Typically, a data flow redirect is used to output the result of a batch to a file.
-N: With-B, the meaning is that several top outputs are required.
-P: Specify some PID to be observed and monitored.


Key commands you can use during top execution:
? : Display the key commands that can be entered in top;
P: Using the CPU to sort display the resources;
M: The use of Memory resources to sort the display;
N: Sort by PID.
T: The CPU Time accumulation (time+) used by the Process is sorted.
K: Give a certain PID a signal (signal)
R: Give a PID a nice value again.


2.2 Top is also a pretty good program observation tool.
Unlike PS, which is the result of static output, top this program can continuously monitor (monitor) the entire system's program working state,
For example, the above example shows. In a preset case, the time of the Update program resource is 5 seconds each time,
However, you can use-D to make modifications.
Top is divided into two screen, the above screen for the entire system of resource use status, basically a total of six lines, the contents of the display is:
• First line: Displays the time that the system has been started, the current number of people online, the overall system load (load).
The comparison needs to be noted is the system load, three data represents 1, 5, 10 minutes of average load.
In general, this load value should not be more than 1, unless your system is busy.
If it lasts above 5, then ... Take a closer look at the program that is affecting the overall system.
• Second line: Shows the current number of observed programs,
The comparison needs to be noted is the last zombie that value, if not 0,
Hey. Take a good look at the end of the process to become a corpse.
• Third line: Shows the overall load of the CPU, each item can be used? Inspection.
What needs to be observed is the value of the ID (idle), which, in general, should be close to 100%, which means that the system has very little resources to use. ^_^.
• Lines fourth and fifth: represents the current use of physical and virtual memory (MEM/SWAP).
• Line sixth: This is where the state is displayed when the command is entered in the top program. Example four is a simple example of use.

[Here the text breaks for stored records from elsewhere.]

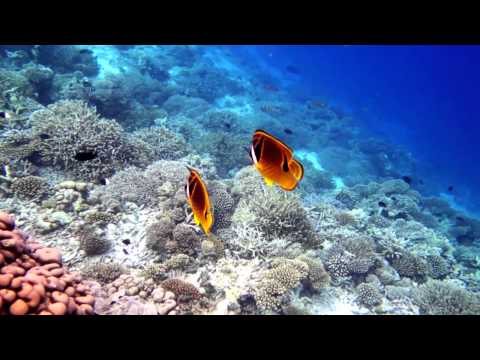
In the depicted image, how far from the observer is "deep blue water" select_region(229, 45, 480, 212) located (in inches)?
1542

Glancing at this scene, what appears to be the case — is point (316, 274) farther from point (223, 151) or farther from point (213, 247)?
point (223, 151)

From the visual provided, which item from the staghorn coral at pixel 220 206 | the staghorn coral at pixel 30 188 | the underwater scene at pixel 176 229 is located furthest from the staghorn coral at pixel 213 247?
the staghorn coral at pixel 30 188

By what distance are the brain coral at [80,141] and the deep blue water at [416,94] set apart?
2768cm

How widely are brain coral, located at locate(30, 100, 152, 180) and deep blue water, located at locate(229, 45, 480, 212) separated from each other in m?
27.7

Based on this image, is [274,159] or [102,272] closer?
[274,159]

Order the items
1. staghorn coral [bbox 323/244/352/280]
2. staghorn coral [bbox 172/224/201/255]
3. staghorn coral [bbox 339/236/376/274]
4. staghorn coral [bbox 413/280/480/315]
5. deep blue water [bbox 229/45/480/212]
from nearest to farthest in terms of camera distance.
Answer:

The picture underneath top is the resource used by each process. The comparison needs to be noted:
PID: ID of each process.
User: The user to whom the process belongs;
Pr:priority, the order of priority execution of the program, the smaller the sooner be executed;
The shorthand for Ni:nice is related to Priority, and the smaller the earlier it is executed;
The utilization rate of%cpu:cpu;
%mem: The usage rate of memory;
time+: The accumulation of CPU usage time;
In general, if Brother Bird want to find the most loss of CPU resources that program, most of the use of the top of this program.
Then force the CPU to use the resource to sort (press P in top) and you'll know it quickly. ^_^.




third, Pstack usageThis command displays the stack trace for each process.
The Pstack command must be run by the owner or root of the corresponding process. You can use Pstack to determine where the process hangs.
The only option that this command allows to use is the PID of the process to be checked. See proc (1) manual page.

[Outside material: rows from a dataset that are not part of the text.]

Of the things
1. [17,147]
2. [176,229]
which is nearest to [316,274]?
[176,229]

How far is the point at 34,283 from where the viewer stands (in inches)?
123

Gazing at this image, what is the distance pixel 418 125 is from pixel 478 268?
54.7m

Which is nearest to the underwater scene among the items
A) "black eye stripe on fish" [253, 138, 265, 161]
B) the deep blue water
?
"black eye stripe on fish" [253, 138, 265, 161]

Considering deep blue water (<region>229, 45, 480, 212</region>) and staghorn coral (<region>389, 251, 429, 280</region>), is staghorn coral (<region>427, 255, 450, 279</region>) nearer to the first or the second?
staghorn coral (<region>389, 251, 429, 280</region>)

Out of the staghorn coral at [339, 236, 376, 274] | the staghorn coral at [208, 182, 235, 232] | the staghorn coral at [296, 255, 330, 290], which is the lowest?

This command is useful for troubleshooting process issues, such as when we find a service

Contact Us

The content source of this page is from Internet, which doesn't represent Alibaba Cloud's opinion; products and services mentioned on that page don't have any relationship with Alibaba Cloud. If the content of the page makes you feel confusing, please write us an email, we will handle the problem within 5 days after receiving your email.

If you find any instances of plagiarism from the community, please send an email to: info-contact@alibabacloud.com and provide relevant evidence. A staff member will contact you within 5 working days.

A Free Trial That Lets You Build Big!

Start building with 50+ products and up to 12 months usage for Elastic Compute Service

  • Sales Support

    1 on 1 presale consultation

  • After-Sales Support

    24/7 Technical Support 6 Free Tickets per Quarter Faster Response

  • Alibaba Cloud offers highly flexible support services tailored to meet your exact needs.